Poder crescente da China

Scholz disse não compartilhar da visão de que há uma nova guerra fria no horizonte com os Estados Unidos se opondo à China.

"Em vez disso, acredito que o que estamos testemunhando é o fim de uma fase excepcional da globalização, uma mudança histórica acelerada, mas não inteiramente resultante de choques externos, como a pandemia de covid-19 e a guerra da Rússia na Ucrânia", escreveu.

"Durante essa fase excepcional, a América do Norte e a Europa experimentaram 30 anos de crescimento estável, altas taxas de emprego e baixa inflação, e os Estados Unidos se tornaram a potência decisiva do mundo", disse, apontando que os EUA devem manter esse papel no século 21.

"Mas durante a fase de globalização pós-Guerra Fria, a China também se tornou um ator global", apontou Scholz. "A ascensão da China não justifica isolar Pequim ou frear a cooperação", disse o chanceler, ao mesmo tempo que "o poder crescente de Pequim não justifica reivindicações de hegemonia na Ásia e além".

Tempos de paz não precisam ser "raros interlúdios"

Scholz afirmou que Putin e outros tentarão minar democracias europeias com campanhas de desinformação, o que reforça a importância de uma Europa unida.

"Nosso objetivo hoje é cerrar fileiras em áreas cruciais nas quais a desunião tornaria a Europa mais vulnerável à interferência estrangeira. Crucial para essa missão é a cooperação cada vez mais estreita entre a Alemanha e a França, que compartilham a mesma visão de uma UE forte e soberana", afirmou.
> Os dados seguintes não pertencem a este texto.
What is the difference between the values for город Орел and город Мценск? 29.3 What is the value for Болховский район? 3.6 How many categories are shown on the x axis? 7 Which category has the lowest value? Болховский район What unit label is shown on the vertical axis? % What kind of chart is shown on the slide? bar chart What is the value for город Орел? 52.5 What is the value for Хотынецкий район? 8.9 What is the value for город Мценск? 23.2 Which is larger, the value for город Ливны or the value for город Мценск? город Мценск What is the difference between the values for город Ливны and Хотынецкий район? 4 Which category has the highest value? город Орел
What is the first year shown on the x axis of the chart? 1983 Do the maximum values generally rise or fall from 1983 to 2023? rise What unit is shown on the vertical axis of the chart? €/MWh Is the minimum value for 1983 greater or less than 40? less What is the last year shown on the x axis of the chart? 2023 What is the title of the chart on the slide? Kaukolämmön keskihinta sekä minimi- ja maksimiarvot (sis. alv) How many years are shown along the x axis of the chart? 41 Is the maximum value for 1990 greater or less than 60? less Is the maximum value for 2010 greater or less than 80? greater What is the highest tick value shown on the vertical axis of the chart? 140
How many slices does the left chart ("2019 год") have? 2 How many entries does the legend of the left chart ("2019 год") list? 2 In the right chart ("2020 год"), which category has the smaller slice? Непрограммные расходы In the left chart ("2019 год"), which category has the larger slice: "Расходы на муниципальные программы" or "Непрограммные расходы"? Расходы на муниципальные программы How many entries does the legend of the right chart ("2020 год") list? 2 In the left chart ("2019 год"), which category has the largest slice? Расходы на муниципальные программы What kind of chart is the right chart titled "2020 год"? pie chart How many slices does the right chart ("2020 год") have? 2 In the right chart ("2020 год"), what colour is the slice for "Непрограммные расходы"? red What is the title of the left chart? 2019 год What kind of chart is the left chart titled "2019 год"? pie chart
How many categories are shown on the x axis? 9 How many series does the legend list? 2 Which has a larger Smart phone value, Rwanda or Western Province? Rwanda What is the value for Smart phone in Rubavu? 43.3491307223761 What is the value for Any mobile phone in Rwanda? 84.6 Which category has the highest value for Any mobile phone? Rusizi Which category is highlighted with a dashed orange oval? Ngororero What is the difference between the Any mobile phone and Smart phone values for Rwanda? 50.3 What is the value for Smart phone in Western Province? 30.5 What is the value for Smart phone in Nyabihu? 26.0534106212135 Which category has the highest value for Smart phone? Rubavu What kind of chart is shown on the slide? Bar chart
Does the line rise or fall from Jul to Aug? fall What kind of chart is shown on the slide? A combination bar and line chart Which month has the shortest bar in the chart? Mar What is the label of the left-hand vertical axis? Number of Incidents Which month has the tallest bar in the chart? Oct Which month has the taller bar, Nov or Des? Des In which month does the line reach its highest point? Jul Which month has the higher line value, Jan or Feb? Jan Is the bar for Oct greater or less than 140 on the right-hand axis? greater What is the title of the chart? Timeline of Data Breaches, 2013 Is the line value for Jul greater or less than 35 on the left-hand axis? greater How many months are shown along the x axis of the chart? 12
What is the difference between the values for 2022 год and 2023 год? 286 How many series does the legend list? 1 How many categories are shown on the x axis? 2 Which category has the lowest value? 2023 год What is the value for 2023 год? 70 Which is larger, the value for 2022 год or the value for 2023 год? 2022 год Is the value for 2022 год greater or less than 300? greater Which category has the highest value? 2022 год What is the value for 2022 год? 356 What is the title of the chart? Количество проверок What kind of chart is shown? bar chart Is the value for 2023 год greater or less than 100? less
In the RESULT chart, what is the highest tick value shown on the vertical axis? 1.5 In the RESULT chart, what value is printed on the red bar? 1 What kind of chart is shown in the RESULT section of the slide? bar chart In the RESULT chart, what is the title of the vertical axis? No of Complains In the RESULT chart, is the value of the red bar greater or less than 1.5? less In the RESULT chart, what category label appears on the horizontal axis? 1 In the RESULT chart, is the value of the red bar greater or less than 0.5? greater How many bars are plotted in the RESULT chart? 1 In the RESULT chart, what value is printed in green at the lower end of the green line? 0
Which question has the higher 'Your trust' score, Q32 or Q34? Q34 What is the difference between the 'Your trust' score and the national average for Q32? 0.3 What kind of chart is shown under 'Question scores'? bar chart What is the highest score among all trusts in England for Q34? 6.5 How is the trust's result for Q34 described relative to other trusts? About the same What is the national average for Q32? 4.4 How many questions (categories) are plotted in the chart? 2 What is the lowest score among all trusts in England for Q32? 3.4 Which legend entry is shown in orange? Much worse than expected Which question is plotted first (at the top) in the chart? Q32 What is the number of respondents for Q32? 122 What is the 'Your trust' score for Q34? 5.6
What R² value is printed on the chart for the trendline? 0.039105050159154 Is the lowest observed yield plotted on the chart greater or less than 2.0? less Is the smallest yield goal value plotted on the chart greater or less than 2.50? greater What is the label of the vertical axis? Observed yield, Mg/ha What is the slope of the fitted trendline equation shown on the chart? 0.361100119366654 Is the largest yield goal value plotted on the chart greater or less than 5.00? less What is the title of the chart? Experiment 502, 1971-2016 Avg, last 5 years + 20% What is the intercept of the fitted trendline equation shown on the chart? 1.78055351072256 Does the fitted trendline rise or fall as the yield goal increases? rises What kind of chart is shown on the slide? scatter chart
Scholz concluiu seu artigo dizendo que os tempos de paz não precisam ser "raros interlúdios". "Períodos de relativa paz e prosperidade na história humana, como o que a maioria do mundo viveu no início da era pós-Guerra Fria, não precisam ser raros interlúdios ou meros desvios de uma norma histórica na qual a força bruta dita as regras. E embora não possamos voltar atrás no tempo, ainda podemos voltar atrás na maré da agressão e do imperialismo", afirmou.